— Start Exercise input —

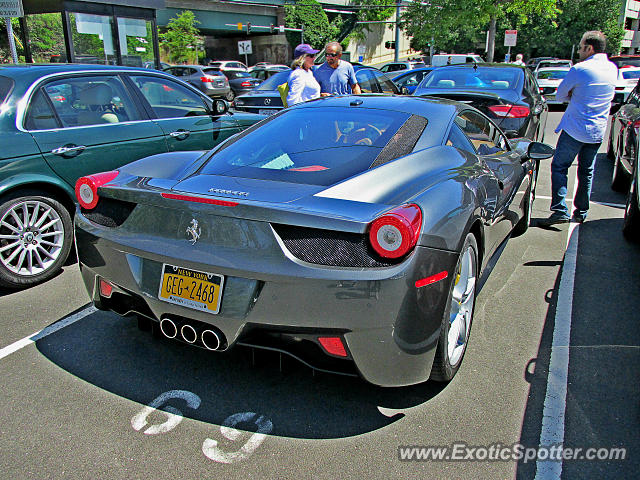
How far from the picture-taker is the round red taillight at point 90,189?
2.93 meters

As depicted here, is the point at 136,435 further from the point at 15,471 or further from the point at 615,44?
the point at 615,44

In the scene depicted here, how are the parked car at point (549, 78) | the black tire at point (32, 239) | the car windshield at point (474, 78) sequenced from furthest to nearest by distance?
the parked car at point (549, 78) → the car windshield at point (474, 78) → the black tire at point (32, 239)

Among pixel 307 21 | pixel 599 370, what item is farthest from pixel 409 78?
pixel 307 21

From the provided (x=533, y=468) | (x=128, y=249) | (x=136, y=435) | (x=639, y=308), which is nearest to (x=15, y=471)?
(x=136, y=435)

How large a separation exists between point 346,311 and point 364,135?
4.45 feet

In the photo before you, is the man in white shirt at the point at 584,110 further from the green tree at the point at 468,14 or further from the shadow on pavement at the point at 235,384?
the green tree at the point at 468,14

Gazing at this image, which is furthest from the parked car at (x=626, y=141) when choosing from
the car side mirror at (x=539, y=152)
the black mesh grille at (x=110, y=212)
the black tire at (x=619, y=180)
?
the black mesh grille at (x=110, y=212)

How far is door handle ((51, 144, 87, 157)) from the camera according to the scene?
429 cm

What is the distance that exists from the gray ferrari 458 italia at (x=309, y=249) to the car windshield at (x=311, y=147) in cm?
2

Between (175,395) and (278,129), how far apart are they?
1750 millimetres

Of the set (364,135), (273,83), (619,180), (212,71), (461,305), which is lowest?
(619,180)

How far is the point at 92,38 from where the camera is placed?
37.8 ft

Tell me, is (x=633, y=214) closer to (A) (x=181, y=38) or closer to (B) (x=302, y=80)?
(B) (x=302, y=80)

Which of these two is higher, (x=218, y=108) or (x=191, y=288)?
(x=218, y=108)
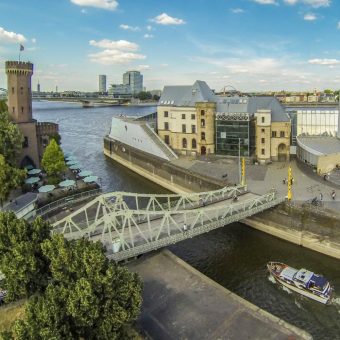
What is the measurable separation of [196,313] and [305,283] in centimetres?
1122

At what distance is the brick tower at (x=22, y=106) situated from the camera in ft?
207

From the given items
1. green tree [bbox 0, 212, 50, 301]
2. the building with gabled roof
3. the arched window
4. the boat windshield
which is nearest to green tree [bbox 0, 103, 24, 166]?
green tree [bbox 0, 212, 50, 301]

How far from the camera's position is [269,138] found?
2569 inches

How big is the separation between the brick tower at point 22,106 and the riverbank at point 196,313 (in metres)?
39.1

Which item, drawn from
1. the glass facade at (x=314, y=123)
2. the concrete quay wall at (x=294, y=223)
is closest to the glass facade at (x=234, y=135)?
the glass facade at (x=314, y=123)

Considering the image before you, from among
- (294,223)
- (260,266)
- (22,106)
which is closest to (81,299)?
(260,266)

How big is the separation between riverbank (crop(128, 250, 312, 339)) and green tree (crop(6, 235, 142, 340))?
3.93 metres

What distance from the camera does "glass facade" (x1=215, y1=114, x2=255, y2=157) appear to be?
220 ft

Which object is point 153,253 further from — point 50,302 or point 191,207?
point 50,302

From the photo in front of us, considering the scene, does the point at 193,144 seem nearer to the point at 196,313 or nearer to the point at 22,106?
the point at 22,106

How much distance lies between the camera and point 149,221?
34.8m

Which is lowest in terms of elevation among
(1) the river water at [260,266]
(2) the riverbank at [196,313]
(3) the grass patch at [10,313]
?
(1) the river water at [260,266]

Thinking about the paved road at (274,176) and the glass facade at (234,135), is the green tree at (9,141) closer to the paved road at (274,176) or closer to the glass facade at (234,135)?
the paved road at (274,176)

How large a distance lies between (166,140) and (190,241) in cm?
3771
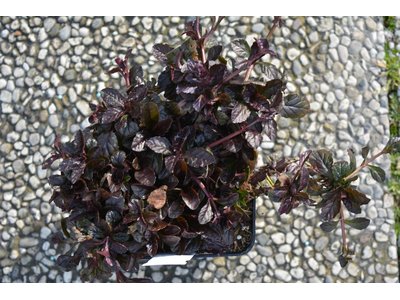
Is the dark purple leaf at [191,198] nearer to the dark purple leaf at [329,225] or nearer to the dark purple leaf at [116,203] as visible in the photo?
the dark purple leaf at [116,203]

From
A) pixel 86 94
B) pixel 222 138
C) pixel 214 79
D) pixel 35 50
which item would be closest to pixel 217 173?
pixel 222 138

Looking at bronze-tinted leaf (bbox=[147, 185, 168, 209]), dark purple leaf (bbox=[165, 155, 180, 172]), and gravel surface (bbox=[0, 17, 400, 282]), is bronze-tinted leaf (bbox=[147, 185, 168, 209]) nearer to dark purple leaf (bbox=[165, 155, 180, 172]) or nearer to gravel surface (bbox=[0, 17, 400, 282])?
dark purple leaf (bbox=[165, 155, 180, 172])

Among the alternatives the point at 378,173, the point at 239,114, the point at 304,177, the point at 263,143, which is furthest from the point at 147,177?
the point at 263,143

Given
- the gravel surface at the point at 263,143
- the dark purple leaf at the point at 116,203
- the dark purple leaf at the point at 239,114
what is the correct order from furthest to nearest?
the gravel surface at the point at 263,143 < the dark purple leaf at the point at 116,203 < the dark purple leaf at the point at 239,114

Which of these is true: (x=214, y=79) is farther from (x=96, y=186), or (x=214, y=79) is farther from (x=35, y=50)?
(x=35, y=50)

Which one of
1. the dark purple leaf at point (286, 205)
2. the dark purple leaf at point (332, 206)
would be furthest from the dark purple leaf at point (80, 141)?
the dark purple leaf at point (332, 206)

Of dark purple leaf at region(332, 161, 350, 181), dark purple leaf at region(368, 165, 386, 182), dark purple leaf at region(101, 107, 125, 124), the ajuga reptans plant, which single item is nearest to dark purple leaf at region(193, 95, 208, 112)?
the ajuga reptans plant
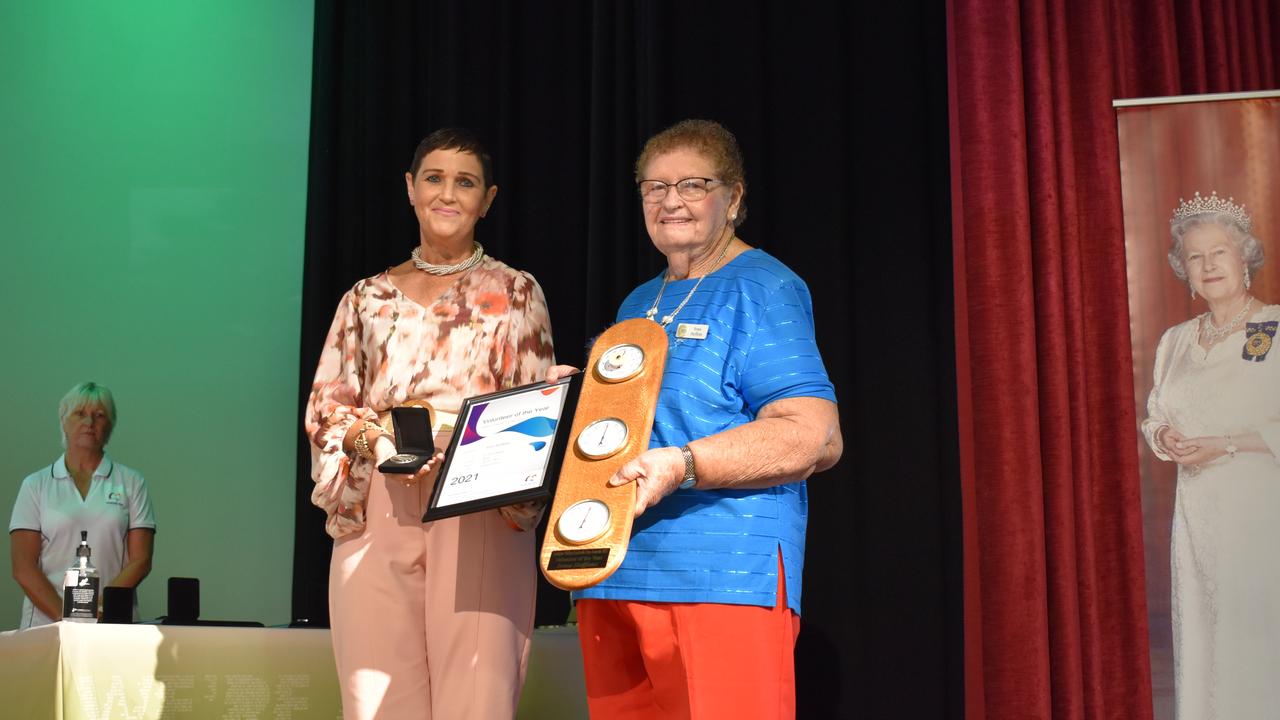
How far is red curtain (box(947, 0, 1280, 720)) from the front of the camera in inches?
111

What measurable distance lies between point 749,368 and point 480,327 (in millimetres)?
646

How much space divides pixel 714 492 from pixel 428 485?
2.08 ft

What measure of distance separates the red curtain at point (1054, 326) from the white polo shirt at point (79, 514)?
10.5ft

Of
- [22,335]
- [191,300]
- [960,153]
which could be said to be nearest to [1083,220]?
[960,153]

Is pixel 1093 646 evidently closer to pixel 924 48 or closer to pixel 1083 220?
pixel 1083 220

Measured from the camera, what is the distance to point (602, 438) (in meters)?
1.99

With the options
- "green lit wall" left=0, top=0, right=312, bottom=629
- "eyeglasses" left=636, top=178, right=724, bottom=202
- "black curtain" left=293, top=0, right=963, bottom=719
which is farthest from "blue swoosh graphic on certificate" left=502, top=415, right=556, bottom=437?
"green lit wall" left=0, top=0, right=312, bottom=629

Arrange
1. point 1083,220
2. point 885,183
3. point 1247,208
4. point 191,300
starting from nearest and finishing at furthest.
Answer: point 1247,208, point 1083,220, point 885,183, point 191,300

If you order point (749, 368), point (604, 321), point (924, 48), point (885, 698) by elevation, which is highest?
point (924, 48)

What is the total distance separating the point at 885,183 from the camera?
3.31 metres

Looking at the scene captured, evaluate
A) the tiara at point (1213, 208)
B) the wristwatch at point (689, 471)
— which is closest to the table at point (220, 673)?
the wristwatch at point (689, 471)

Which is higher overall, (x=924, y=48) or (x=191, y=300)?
(x=924, y=48)

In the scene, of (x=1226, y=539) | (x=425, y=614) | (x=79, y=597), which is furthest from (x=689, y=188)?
(x=79, y=597)

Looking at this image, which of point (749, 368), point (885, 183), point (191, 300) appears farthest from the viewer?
point (191, 300)
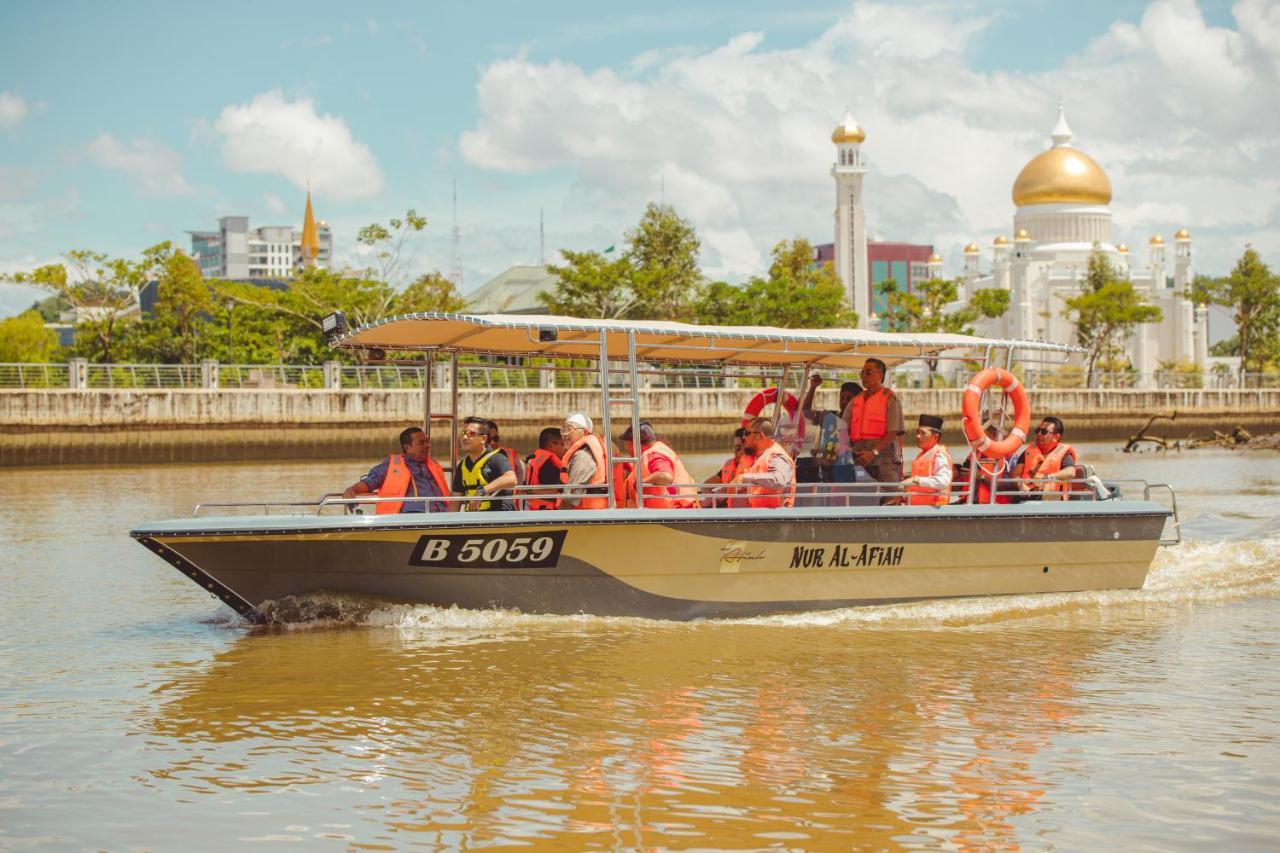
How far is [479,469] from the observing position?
419 inches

— End Exercise input —

**Set task**
Reproduce the whole listing above, replacing "picture-taker" with "photographer" wherever it occurs and changing nothing else. Leave the pictures out of your answer.

**Task answer**
How far from the photographer is the round red taillight at point 90,189?
2.93 meters

As depicted here, is the point at 136,435 further from the point at 15,471 or further from the point at 615,44?
the point at 615,44

In the scene depicted here, how are the parked car at point (549, 78) | the black tire at point (32, 239) | the car windshield at point (474, 78) sequenced from furthest to nearest by distance?
the parked car at point (549, 78) → the car windshield at point (474, 78) → the black tire at point (32, 239)

Among pixel 307 21 | pixel 599 370, what item is farthest from pixel 409 78?
pixel 307 21

From the provided (x=533, y=468) | (x=128, y=249) | (x=136, y=435) | (x=639, y=308), which is nearest to (x=15, y=471)?
(x=136, y=435)

How large a separation exists between point 346,311 and point 364,135?
4.45 feet

In the photo before you, is the man in white shirt at the point at 584,110 further from the green tree at the point at 468,14 or further from the shadow on pavement at the point at 235,384?
the green tree at the point at 468,14

Gazing at this image, which is furthest from the parked car at (x=626, y=141) when choosing from
the car side mirror at (x=539, y=152)
the black mesh grille at (x=110, y=212)
the black tire at (x=619, y=180)
?
the black mesh grille at (x=110, y=212)

How far is door handle ((51, 144, 87, 157)) from the camera according to the scene?
429 cm

What is the distance that exists from the gray ferrari 458 italia at (x=309, y=249) to the car windshield at (x=311, y=147) in cm?
2

Between (175,395) and (278,129), how far apart are they?
1750 millimetres

Of the set (364,135), (273,83), (619,180), (212,71), (461,305), which is lowest?
(619,180)

How far is the point at 92,38 from where the camera is placed?
37.8 ft

Tell me, is (x=633, y=214) closer to (A) (x=181, y=38) or closer to (B) (x=302, y=80)?
(B) (x=302, y=80)

Which of these two is higher, (x=218, y=108) or (x=191, y=288)?
(x=218, y=108)
What is the measurable separation of [196,313] and [305,283] in centimetres?
1122

At what distance is the brick tower at (x=22, y=106) situated from the camera in ft?
207

From the given items
1. green tree [bbox 0, 212, 50, 301]
2. the building with gabled roof
3. the arched window
4. the boat windshield
which is nearest to green tree [bbox 0, 103, 24, 166]?
green tree [bbox 0, 212, 50, 301]

How far from the camera's position is [269,138] found?
2569 inches

How big is the separation between the brick tower at point 22,106 and the riverbank at point 196,313 (in metres)?
39.1

Which item, drawn from
1. the glass facade at (x=314, y=123)
2. the concrete quay wall at (x=294, y=223)
is closest to the glass facade at (x=234, y=135)?
the glass facade at (x=314, y=123)

Considering the image before you, from among
- (294,223)
- (260,266)
- (22,106)
which is closest to (81,299)?
(260,266)

How big is the separation between riverbank (crop(128, 250, 312, 339)) and green tree (crop(6, 235, 142, 340))?
3.93 metres

What distance from the camera does "glass facade" (x1=215, y1=114, x2=255, y2=157) appear to be?
220 ft

Which object is point 153,253 further from — point 50,302 or point 191,207?
point 50,302

From the photo in front of us, considering the scene, does the point at 193,144 seem nearer to the point at 196,313 or nearer to the point at 22,106?
the point at 22,106

How much distance lies between the camera and point 149,221?
34.8m

Which is lowest in terms of elevation among
(1) the river water at [260,266]
(2) the riverbank at [196,313]
(3) the grass patch at [10,313]
?
(1) the river water at [260,266]

Thinking about the paved road at (274,176) and the glass facade at (234,135), is the green tree at (9,141) closer to the paved road at (274,176) or closer to the glass facade at (234,135)?
the paved road at (274,176)

How large a distance lies between (166,140) and (190,241) in cm?
3771
Is the dark purple leaf at [191,198] nearer to the dark purple leaf at [329,225] or nearer to the dark purple leaf at [116,203] as visible in the photo?
the dark purple leaf at [116,203]

From
A) pixel 86 94
B) pixel 222 138
C) pixel 214 79
D) pixel 35 50
which item would be closest to pixel 217 173?
pixel 222 138

Looking at bronze-tinted leaf (bbox=[147, 185, 168, 209]), dark purple leaf (bbox=[165, 155, 180, 172]), and gravel surface (bbox=[0, 17, 400, 282]), is bronze-tinted leaf (bbox=[147, 185, 168, 209]) nearer to dark purple leaf (bbox=[165, 155, 180, 172]) or nearer to gravel surface (bbox=[0, 17, 400, 282])?
dark purple leaf (bbox=[165, 155, 180, 172])

Among the alternatives the point at 378,173, the point at 239,114, the point at 304,177, the point at 263,143, which is furthest from the point at 147,177?
the point at 263,143

Given
- the gravel surface at the point at 263,143
- the dark purple leaf at the point at 116,203
- the dark purple leaf at the point at 239,114
what is the correct order from furthest to nearest?
the gravel surface at the point at 263,143 < the dark purple leaf at the point at 116,203 < the dark purple leaf at the point at 239,114

Which of these is true: (x=214, y=79) is farther from (x=96, y=186), or (x=214, y=79) is farther from (x=35, y=50)?
(x=35, y=50)

Which one of
1. the dark purple leaf at point (286, 205)
2. the dark purple leaf at point (332, 206)
would be furthest from the dark purple leaf at point (80, 141)?
the dark purple leaf at point (332, 206)

Of dark purple leaf at region(332, 161, 350, 181), dark purple leaf at region(368, 165, 386, 182), dark purple leaf at region(101, 107, 125, 124), the ajuga reptans plant, which single item is nearest to dark purple leaf at region(193, 95, 208, 112)?
the ajuga reptans plant
How far is red curtain (box(947, 0, 1280, 720)) from the front of the camera in inches?
111

What measurable distance lies between point 749,368 and point 480,327 (in millimetres)?
646

How much space divides pixel 714 492 from pixel 428 485?
2.08 ft

What measure of distance separates the red curtain at point (1054, 326) from the white polo shirt at point (79, 514)?
10.5ft

Of
- [22,335]
- [191,300]
- [960,153]
which could be said to be nearest to [1083,220]?
[960,153]

Is pixel 1093 646 evidently closer to pixel 924 48 or closer to pixel 1083 220?
pixel 1083 220

Measured from the camera, what is the distance to point (602, 438) (in meters)?
1.99

With the options
- "green lit wall" left=0, top=0, right=312, bottom=629
- "eyeglasses" left=636, top=178, right=724, bottom=202
- "black curtain" left=293, top=0, right=963, bottom=719
which is farthest from "blue swoosh graphic on certificate" left=502, top=415, right=556, bottom=437?
"green lit wall" left=0, top=0, right=312, bottom=629

Arrange
1. point 1083,220
2. point 885,183
3. point 1247,208
4. point 191,300
starting from nearest and finishing at furthest.
Answer: point 1247,208, point 1083,220, point 885,183, point 191,300

If you order point (749, 368), point (604, 321), point (924, 48), point (885, 698) by elevation, which is highest?
point (924, 48)

What is the total distance separating the point at 885,183 from the camera?
3.31 metres

Looking at the scene captured, evaluate
A) the tiara at point (1213, 208)
B) the wristwatch at point (689, 471)
— which is closest to the table at point (220, 673)?
the wristwatch at point (689, 471)

Which is higher overall, (x=924, y=48) or (x=191, y=300)?
(x=924, y=48)

In the scene, of (x=1226, y=539) | (x=425, y=614) | (x=79, y=597), which is furthest from (x=689, y=188)?
(x=79, y=597)

Looking at this image, which of point (749, 368), point (885, 183), point (191, 300) appears farthest from the viewer?
point (191, 300)
How far is [479,469] from the observing position?
419 inches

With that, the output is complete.